> Action item:
In the listing below, the answer starts at the line that has "United States, site archbold_FL-17." and stops after the line that has "common name: mouse"; please repeat that part exactly and nothing more.
[[ Exercise input, beginning ]]
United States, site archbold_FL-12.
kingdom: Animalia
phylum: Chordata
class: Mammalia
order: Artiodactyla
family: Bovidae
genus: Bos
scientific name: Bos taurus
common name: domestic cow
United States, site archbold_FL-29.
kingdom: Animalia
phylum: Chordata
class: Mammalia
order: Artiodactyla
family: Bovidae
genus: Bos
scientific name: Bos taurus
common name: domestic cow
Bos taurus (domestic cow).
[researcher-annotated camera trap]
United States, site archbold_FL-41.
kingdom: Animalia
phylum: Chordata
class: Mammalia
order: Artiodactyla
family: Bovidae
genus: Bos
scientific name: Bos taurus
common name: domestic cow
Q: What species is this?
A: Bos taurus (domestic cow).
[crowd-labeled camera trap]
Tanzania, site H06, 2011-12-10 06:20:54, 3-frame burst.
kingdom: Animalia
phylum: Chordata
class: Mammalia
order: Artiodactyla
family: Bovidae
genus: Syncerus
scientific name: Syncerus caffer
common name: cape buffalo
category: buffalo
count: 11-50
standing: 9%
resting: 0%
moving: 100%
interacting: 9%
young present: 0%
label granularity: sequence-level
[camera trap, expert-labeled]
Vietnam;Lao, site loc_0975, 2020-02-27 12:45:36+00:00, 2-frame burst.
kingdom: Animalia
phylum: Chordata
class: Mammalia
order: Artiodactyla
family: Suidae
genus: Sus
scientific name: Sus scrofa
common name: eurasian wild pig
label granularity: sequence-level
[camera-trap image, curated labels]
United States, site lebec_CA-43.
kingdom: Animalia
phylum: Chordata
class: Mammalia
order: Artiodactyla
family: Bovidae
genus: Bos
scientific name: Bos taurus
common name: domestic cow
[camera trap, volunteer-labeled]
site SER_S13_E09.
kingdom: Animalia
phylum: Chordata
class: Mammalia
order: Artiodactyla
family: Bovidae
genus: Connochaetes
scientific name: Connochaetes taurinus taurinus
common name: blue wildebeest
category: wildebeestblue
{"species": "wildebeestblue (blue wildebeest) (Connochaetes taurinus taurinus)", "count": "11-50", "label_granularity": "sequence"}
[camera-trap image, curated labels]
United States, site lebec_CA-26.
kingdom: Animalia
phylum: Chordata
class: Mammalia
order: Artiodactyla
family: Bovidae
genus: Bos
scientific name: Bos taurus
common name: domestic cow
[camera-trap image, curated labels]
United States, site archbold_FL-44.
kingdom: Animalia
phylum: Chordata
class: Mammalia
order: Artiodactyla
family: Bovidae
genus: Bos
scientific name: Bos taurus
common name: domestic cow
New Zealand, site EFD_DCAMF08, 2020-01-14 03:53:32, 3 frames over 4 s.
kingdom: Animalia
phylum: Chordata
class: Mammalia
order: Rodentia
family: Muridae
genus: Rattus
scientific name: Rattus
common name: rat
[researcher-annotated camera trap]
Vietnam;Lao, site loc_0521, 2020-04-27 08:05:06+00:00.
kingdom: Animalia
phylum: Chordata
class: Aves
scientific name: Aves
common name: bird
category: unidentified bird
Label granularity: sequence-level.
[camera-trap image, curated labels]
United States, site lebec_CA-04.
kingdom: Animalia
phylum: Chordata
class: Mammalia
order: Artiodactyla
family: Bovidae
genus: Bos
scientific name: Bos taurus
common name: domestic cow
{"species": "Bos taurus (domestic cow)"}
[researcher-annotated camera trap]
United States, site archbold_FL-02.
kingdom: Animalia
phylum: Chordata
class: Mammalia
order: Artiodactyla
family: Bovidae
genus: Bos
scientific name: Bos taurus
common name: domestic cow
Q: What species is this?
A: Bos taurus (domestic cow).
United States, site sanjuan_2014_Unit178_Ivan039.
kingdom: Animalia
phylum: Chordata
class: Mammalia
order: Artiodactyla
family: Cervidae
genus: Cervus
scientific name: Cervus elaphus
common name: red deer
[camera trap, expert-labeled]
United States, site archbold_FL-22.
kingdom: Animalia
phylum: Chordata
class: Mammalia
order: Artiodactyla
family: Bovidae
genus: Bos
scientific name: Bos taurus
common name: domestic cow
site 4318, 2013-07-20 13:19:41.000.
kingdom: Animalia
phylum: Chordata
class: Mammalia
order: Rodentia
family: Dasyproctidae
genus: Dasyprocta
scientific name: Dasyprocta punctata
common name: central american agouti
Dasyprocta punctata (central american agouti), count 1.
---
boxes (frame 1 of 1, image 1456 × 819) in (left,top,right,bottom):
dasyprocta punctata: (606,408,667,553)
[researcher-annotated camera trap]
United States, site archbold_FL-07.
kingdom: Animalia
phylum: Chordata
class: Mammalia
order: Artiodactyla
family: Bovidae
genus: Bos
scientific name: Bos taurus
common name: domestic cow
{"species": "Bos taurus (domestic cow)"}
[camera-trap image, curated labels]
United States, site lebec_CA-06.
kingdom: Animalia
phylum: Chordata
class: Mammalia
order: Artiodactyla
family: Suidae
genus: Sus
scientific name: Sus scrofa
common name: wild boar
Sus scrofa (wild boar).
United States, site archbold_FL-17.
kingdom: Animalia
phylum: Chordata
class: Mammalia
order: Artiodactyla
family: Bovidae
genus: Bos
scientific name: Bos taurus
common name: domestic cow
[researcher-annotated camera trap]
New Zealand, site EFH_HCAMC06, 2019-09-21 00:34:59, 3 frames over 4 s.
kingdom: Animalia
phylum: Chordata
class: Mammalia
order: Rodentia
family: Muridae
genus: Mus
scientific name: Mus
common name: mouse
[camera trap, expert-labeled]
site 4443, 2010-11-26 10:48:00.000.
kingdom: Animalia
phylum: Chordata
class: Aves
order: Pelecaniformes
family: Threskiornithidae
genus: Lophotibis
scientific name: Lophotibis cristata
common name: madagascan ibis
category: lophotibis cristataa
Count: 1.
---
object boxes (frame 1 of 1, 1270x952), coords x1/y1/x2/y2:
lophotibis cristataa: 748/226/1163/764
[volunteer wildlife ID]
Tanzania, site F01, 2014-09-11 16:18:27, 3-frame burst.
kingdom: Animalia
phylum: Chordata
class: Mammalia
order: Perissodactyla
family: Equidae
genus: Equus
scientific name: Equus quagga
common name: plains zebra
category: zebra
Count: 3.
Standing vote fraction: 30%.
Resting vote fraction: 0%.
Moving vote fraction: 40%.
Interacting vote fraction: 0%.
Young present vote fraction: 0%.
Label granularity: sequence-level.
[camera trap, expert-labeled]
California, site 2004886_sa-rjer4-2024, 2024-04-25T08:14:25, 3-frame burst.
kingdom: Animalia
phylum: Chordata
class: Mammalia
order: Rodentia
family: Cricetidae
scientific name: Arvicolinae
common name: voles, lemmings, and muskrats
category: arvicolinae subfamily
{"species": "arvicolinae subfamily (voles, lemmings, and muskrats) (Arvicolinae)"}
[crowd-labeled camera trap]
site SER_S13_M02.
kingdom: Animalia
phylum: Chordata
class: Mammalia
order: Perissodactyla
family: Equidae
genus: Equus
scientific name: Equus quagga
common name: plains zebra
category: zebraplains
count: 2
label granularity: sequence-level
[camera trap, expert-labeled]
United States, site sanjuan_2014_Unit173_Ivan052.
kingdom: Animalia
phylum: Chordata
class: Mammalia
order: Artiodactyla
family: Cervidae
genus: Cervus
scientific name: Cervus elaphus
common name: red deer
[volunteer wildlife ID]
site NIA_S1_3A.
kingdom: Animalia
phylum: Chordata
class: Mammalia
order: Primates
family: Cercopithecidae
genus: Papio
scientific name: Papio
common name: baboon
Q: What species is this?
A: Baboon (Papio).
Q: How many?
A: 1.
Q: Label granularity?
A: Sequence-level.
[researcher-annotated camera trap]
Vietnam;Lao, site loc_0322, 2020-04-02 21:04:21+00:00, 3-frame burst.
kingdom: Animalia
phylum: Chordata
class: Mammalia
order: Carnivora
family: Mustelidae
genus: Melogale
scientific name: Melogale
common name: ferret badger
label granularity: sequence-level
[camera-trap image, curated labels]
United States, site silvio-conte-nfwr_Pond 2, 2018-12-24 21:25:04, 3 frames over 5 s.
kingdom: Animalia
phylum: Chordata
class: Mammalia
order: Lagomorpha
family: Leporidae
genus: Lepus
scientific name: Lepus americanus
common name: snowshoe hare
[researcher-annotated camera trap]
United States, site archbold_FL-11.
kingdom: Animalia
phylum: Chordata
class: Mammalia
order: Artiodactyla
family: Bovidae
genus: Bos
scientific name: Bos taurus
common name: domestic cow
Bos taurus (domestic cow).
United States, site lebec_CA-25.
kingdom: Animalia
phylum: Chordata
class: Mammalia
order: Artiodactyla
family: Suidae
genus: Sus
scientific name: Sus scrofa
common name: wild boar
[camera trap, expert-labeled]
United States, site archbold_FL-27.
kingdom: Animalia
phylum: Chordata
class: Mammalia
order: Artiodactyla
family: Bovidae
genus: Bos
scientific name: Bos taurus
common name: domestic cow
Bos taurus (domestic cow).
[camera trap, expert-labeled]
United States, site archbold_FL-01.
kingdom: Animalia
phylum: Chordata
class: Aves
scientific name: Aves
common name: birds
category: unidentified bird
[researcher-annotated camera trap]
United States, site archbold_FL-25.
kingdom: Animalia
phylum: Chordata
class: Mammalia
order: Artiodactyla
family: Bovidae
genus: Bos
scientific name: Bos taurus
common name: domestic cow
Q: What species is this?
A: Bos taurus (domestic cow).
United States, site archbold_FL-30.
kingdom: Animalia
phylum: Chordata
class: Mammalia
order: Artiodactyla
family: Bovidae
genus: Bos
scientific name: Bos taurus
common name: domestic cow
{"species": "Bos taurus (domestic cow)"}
[[ Exercise input, end ]]
> Exercise answer:
United States, site archbold_FL-17.
kingdom: Animalia
phylum: Chordata
class: Mammalia
order: Artiodactyla
family: Bovidae
genus: Bos
scientific name: Bos taurus
common name: domestic cow
[researcher-annotated camera trap]
New Zealand, site EFH_HCAMC06, 2019-09-21 00:34:59, 3 frames over 4 s.
kingdom: Animalia
phylum: Chordata
class: Mammalia
order: Rodentia
family: Muridae
genus: Mus
scientific name: Mus
common name: mouse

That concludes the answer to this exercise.